A dirigente do STARQ enfatizou, no entanto, a sua preocupação quanto ao futuro, designadamente na área do património cultural, «sector que deixou praticamente de ter apoio público», vendo o seu financiamento empurrado para a dependência da construção civil. Uma vez que o Ministério da Cultura «não teve uma palavra» para uma área que trata de bens públicos, inalienáveis, a apreensão é grande face ao previsível choque pós-coronavírus.

Já Conceição Sousa, criticou que à fragilidade em que subsistia o ensino artístico se junte agora a indefinição e ausência de apoios para que este continue, designadamente no sector particular e cooperativo, uma vez que «muitos pais encarregados de educação estão a perder capacidade para pagar as aulas».

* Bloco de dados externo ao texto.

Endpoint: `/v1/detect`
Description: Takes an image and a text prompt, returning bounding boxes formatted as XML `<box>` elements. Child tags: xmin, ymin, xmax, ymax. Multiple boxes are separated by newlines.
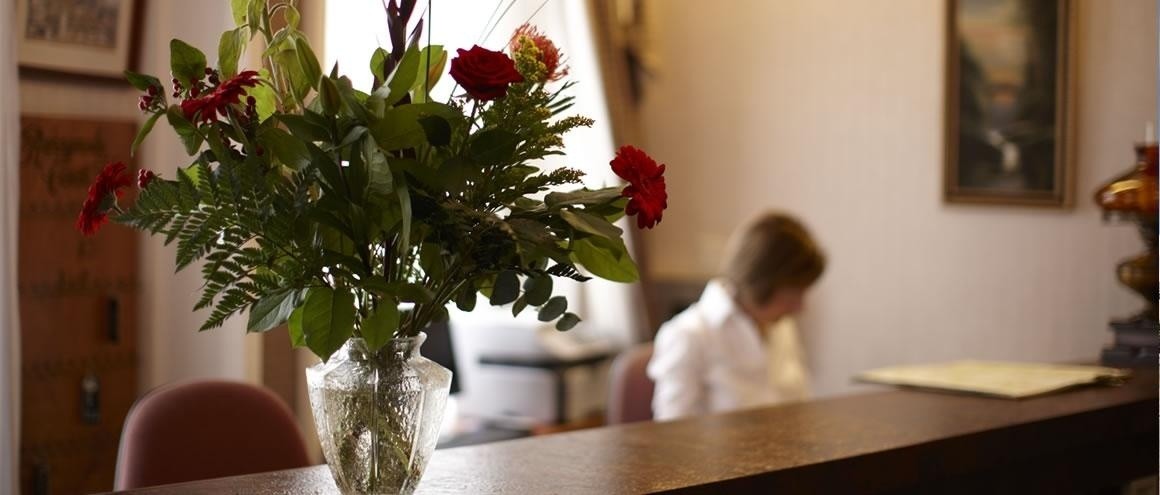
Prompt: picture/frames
<box><xmin>939</xmin><ymin>0</ymin><xmax>1082</xmax><ymax>214</ymax></box>
<box><xmin>15</xmin><ymin>0</ymin><xmax>147</xmax><ymax>88</ymax></box>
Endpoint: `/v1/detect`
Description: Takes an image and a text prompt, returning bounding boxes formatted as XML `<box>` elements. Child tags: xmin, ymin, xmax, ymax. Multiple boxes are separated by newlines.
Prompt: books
<box><xmin>854</xmin><ymin>352</ymin><xmax>1132</xmax><ymax>402</ymax></box>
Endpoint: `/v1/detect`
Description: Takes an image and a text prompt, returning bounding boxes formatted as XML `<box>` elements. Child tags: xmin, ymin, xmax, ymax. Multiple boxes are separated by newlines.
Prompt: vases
<box><xmin>302</xmin><ymin>332</ymin><xmax>456</xmax><ymax>495</ymax></box>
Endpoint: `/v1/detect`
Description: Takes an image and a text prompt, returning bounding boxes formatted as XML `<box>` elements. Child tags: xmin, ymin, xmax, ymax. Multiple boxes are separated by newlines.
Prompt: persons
<box><xmin>639</xmin><ymin>207</ymin><xmax>828</xmax><ymax>428</ymax></box>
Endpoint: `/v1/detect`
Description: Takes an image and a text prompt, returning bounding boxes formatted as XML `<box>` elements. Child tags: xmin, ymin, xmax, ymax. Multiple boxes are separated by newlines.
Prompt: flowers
<box><xmin>77</xmin><ymin>0</ymin><xmax>666</xmax><ymax>494</ymax></box>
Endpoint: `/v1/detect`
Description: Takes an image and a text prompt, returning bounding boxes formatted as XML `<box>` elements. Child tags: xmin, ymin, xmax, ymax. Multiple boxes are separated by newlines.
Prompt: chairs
<box><xmin>605</xmin><ymin>346</ymin><xmax>653</xmax><ymax>425</ymax></box>
<box><xmin>109</xmin><ymin>381</ymin><xmax>312</xmax><ymax>494</ymax></box>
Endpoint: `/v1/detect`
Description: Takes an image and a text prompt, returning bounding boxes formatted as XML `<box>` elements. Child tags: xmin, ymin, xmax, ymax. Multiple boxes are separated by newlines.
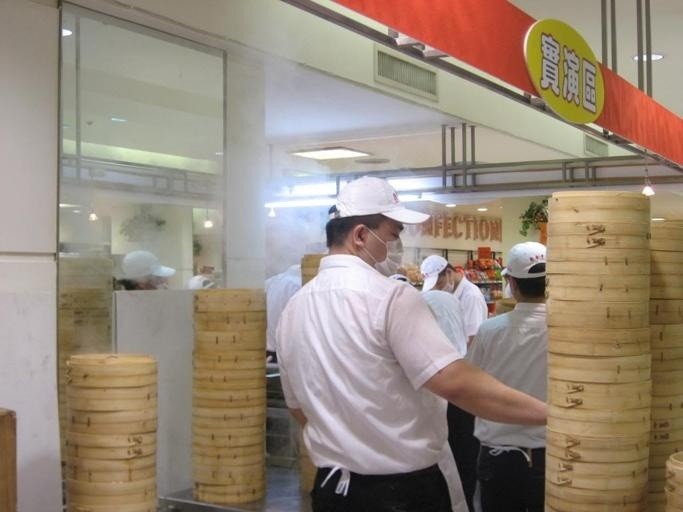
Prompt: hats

O livreiro portuense, por seu lado, dando prova da capacidade de «reinvenção» e tenacidade destes profissionais – muitos estão a tentar não fechar as portas investindo nas vendas à distância –, indicou que os obstáculos que enfrentam não são muito diferentes, embora agravados, nomeadamente quanto à concorrência desleal dos grandes grupos.

A luta vai continuar

Antes de Ana Mesquita encerrar a iniciativa, Pedro Penilo, em representação da plataforma Manifesto em Defesa da Cultura, garantiu que «a crise epidémica não interrompe a luta» porque «a resposta do Governo tem sido de um descarado alinhamento com o pior da política de direita das últimas décadas – desinvestimento, elogio da caridade dos artistas, apelo a que a actividade se realize sem meios e sem respeito pelas especificidades, favorecimento da dependência do mercado e do falso mecenato».

«Os testemunhos confirmam a análise do PCP de que a Cultura vive uma situação de emergência há largos anos, pelo que esta crise vem pôr a nu situações que já existiam», concluiu Ana Mesquita, que garantiu todo o apoio e iniciativa do Partido a medidas que desbloqueiem apoios de natureza social aos trabalhadores e entidades, abrangendo «não apenas os problemas comuns mas as situações particulares».

«Também transparece que a saída passa por um plano nacional para as artes e cultura, que tenha uma estruturação de serviço público em todo o território com todas as pessoas com possibilidade de acesso»; passa por «avançar com uma proposta que combata a precariedade sem deixar de acolher especificidades e sazonalidades»; passa, por «uma política de cultura democrática», disse por fim Ana Mesquita, que insistiu na necessidade já antes identificada de dotar a Cultura de um financiamento de pelo menos 1 por cento do Orçamento do Estado.